Nature Reflection #1
Nature
Reflection #1
I have been blessed to grow up with a dad who loves wild,
beautiful places. The kind that Edward Abbey wrote about, completely untouched
by human hands. As far back as I can remember there have been camping trips and
hikes and paddles. I have seen some of the most beautiful places on planet
Earth and those memories stick with me forever. This exercise is great because it
forces me to find beauty in the regular. I think I can scoff at the nature
here, knowing that it doesn’t compare to the Boundary Waters in Minnesota, the
San Juan Mountains of Colorado or the Lakipia Plateau beneath the shadow of Mt.

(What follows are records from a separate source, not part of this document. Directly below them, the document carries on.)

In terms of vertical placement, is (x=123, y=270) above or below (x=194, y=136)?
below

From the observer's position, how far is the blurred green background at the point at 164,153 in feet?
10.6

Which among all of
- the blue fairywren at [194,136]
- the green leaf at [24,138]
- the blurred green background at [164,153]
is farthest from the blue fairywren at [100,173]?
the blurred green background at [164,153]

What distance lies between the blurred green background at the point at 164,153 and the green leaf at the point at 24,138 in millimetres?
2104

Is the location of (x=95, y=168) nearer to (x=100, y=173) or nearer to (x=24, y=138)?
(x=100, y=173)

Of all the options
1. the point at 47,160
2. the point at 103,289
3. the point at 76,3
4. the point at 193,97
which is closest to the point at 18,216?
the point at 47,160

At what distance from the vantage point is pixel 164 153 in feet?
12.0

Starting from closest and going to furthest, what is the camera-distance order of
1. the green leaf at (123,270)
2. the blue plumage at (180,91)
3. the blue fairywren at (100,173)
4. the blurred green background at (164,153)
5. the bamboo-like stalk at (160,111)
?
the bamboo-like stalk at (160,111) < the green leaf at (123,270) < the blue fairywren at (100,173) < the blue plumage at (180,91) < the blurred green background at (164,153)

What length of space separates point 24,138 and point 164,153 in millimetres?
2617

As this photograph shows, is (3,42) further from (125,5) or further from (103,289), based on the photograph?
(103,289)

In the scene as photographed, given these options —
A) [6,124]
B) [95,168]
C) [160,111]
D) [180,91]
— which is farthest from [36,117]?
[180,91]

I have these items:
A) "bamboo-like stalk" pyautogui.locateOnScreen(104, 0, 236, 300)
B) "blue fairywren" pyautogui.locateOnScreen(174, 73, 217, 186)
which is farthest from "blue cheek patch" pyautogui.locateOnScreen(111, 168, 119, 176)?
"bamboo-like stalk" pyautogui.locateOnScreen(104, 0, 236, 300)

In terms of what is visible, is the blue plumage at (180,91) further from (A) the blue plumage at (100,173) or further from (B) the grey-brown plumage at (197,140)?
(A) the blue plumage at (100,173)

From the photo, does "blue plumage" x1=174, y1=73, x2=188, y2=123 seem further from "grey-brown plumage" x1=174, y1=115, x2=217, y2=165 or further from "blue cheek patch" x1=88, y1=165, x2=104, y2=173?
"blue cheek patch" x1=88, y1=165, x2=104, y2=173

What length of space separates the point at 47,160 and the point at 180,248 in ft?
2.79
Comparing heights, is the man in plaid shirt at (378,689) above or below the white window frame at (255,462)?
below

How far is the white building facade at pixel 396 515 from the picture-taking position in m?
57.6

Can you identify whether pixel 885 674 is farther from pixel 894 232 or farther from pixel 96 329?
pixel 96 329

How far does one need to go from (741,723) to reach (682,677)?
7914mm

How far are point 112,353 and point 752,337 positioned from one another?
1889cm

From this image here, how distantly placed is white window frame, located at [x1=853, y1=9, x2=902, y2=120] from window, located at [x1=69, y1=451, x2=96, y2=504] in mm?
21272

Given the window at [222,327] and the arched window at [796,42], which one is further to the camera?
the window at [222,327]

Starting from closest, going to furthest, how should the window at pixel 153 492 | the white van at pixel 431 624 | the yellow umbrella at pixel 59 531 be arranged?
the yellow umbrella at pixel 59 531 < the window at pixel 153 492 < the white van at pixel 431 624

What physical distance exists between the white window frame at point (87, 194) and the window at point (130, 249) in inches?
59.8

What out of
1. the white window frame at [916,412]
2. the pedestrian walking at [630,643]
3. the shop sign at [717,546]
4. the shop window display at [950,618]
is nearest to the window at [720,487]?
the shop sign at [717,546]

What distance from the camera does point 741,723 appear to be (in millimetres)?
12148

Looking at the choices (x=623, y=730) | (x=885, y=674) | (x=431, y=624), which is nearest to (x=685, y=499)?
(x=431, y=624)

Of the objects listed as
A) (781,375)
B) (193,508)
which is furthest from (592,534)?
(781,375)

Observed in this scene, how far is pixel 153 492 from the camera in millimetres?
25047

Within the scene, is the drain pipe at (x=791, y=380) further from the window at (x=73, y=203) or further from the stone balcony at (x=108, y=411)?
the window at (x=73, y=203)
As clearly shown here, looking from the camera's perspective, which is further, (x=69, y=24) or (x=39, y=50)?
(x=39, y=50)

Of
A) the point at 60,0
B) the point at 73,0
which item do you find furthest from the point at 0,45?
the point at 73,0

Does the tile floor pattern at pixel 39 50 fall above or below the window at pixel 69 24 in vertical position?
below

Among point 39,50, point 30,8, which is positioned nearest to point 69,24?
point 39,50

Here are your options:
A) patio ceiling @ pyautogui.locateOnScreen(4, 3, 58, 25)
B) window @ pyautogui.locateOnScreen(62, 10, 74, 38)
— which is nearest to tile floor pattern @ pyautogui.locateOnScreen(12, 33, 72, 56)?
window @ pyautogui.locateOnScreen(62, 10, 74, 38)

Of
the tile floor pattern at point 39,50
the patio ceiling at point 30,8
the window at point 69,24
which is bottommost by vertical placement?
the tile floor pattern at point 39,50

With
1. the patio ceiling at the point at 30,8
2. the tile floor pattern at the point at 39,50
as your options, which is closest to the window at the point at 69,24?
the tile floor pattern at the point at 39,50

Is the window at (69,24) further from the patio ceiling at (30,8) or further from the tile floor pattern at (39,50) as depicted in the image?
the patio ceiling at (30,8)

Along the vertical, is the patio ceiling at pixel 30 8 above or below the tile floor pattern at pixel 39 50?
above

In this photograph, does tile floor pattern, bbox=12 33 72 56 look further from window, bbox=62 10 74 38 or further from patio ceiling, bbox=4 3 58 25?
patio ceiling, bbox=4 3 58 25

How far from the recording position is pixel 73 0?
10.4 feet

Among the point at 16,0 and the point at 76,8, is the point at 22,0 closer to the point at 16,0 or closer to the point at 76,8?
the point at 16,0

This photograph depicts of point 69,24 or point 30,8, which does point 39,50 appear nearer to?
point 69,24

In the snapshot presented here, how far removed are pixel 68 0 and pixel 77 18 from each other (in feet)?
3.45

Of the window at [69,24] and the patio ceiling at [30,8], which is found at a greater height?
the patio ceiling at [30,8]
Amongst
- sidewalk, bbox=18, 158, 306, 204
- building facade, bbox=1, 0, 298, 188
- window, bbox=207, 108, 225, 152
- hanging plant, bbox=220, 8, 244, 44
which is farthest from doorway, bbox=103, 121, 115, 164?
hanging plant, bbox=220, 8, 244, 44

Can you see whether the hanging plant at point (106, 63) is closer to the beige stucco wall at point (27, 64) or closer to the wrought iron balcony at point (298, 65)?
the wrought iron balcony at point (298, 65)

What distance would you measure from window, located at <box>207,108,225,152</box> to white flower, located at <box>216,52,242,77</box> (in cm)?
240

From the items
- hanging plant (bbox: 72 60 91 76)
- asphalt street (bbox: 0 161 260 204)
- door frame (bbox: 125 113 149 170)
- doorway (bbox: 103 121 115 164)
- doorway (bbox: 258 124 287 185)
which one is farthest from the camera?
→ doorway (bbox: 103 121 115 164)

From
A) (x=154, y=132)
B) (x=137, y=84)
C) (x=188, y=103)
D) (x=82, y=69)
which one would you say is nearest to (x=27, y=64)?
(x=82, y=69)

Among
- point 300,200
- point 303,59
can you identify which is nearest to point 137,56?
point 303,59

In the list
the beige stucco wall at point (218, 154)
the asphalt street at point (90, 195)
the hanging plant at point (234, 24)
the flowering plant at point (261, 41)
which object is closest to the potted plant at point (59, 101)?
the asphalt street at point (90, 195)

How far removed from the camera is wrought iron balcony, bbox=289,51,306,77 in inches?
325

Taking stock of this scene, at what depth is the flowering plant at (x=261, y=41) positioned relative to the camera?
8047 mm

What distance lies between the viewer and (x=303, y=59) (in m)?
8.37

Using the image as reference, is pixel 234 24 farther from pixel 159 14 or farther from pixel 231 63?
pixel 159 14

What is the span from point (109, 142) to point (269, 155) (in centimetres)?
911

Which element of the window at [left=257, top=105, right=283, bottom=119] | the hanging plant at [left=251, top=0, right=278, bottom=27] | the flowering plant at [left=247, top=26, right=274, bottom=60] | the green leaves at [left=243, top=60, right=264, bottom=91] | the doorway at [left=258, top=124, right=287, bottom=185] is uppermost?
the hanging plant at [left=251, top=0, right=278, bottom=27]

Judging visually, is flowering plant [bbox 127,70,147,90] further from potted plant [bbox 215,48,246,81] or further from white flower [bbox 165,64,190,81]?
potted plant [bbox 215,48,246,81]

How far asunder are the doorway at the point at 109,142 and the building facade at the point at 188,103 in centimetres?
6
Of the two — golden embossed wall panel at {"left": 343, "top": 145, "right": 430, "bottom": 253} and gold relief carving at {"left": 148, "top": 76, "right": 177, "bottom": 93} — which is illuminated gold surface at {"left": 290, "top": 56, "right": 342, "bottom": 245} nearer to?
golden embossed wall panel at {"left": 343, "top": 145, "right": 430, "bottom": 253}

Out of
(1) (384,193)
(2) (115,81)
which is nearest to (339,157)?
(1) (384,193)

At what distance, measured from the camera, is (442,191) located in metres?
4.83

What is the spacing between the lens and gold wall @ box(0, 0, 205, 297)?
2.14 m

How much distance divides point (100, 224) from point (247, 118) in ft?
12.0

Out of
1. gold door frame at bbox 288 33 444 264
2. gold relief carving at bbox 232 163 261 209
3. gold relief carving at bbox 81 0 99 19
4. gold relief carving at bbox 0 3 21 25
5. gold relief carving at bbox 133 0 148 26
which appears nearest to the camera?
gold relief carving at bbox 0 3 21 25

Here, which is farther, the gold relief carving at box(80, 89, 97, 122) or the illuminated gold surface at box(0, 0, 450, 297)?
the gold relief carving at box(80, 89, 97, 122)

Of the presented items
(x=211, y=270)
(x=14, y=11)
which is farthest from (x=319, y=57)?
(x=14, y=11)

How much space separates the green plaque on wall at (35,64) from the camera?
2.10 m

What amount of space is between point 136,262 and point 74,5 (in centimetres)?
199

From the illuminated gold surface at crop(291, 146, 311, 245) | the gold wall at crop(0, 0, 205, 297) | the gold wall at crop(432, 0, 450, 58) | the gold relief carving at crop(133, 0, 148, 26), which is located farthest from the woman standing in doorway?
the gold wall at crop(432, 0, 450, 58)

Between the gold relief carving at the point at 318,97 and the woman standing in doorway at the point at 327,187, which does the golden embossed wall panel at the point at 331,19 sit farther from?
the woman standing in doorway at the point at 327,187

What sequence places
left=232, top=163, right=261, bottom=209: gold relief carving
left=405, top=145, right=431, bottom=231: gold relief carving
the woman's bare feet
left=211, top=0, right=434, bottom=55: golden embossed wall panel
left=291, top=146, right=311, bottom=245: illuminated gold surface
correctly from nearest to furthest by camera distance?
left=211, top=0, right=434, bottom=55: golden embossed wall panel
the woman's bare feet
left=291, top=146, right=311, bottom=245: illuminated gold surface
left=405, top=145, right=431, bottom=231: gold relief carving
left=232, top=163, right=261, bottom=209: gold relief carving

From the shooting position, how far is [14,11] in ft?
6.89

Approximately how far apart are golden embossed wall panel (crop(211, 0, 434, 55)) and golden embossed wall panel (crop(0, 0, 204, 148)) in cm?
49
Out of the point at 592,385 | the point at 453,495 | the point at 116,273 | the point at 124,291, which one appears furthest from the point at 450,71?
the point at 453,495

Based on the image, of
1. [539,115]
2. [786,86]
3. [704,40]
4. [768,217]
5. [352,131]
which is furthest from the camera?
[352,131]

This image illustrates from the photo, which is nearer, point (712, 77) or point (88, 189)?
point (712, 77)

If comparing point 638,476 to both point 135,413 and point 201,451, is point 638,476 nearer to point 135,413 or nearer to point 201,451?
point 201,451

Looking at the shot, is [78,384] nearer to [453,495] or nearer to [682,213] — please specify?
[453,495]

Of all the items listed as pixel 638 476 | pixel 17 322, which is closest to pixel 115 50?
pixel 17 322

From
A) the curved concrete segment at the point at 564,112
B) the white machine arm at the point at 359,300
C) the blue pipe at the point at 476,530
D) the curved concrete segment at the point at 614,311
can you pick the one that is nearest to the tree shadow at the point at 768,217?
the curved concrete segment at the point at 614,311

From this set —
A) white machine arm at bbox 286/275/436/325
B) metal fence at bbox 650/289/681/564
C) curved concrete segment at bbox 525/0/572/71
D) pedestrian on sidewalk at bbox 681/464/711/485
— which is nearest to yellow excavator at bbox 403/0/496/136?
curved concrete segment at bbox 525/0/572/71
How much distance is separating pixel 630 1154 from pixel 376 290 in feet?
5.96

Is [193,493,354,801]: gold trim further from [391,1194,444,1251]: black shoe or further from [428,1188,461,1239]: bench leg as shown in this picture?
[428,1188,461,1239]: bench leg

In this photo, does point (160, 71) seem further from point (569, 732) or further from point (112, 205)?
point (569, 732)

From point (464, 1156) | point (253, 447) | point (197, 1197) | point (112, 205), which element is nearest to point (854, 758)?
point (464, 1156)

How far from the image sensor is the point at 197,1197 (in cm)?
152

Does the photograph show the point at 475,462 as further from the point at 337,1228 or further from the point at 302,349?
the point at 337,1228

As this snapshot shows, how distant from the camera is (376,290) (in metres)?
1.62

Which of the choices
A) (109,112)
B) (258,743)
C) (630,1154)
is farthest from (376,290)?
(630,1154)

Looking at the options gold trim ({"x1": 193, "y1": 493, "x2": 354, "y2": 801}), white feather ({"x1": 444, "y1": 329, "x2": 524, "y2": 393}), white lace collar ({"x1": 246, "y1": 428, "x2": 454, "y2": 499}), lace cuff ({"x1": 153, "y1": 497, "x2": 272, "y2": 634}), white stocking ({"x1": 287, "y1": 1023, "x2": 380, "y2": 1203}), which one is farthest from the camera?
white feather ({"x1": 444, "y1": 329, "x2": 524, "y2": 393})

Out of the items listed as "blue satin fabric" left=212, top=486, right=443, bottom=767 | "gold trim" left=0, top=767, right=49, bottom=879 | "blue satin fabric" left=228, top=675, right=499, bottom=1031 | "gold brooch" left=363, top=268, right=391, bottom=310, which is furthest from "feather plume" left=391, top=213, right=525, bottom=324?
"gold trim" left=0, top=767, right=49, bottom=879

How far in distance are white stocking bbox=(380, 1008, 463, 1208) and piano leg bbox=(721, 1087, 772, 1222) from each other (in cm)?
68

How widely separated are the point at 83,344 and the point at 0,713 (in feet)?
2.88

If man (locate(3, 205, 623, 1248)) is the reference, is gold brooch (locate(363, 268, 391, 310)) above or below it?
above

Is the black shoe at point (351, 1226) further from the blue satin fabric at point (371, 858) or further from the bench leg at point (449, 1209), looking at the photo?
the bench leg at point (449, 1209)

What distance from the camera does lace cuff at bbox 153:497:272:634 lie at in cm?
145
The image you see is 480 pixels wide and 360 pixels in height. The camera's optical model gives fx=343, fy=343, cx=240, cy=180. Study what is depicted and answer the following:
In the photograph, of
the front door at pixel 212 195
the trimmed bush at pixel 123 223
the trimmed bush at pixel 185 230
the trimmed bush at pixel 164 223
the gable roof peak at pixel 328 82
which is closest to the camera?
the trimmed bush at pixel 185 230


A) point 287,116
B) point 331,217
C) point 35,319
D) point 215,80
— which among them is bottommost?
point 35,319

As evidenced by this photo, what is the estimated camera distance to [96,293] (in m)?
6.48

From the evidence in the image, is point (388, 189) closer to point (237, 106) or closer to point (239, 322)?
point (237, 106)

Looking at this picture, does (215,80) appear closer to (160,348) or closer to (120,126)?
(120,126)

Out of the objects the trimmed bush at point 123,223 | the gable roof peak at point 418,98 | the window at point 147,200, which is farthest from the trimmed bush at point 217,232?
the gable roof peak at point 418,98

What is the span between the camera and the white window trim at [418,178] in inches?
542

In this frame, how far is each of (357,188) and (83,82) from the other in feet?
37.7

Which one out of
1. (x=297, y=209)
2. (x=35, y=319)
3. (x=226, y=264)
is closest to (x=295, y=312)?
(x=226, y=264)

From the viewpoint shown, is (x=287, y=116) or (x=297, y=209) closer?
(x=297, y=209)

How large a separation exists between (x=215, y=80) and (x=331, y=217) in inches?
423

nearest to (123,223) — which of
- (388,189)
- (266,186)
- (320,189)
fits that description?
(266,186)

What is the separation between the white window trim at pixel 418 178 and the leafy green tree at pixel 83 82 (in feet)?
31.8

Kenya. However, stopping to look around and see the small ways that nature shows
her majesty amongst the hustle and bustle of a college campus is beautiful in
its own unique ways. I took this picture when I was walking back from class to
my house because I was struck by the wide, extending, twisting branches. At
first, it appeared to be a cool tree. Then it started to look like the
tentacles of a big creature. But the longer I stared, and the less I focused
on it, I began to see veins and capillaries. Like it was part of brain diagram
or a picture of our nervous system. I would say I am a spiritual person, growing
up in a Christian household where I graduated to a lot of questions and doubts
about it all. However, nature always makes me feel like there is indeed a
Creator out there. The scale, the majesty, everything, it just feels right in my
soul when I am in the wild. I felt the same thing with this tree in a different
way. It seems too similar to so many other things in nature – our brains, our
nerves, a river system from 30,000 feet, the small veins in the leaf of a tree-
for it to all be an accident. I love deep thought and logic and I often feel
this comes into conflict with my religion or spirituality. Nature is one place
where all of that thinking goes out the window and something just clicks deep
inside. This little tree in the middle of TCU reminded me of that. A good
reminder that it is always around us even when we feel it is not.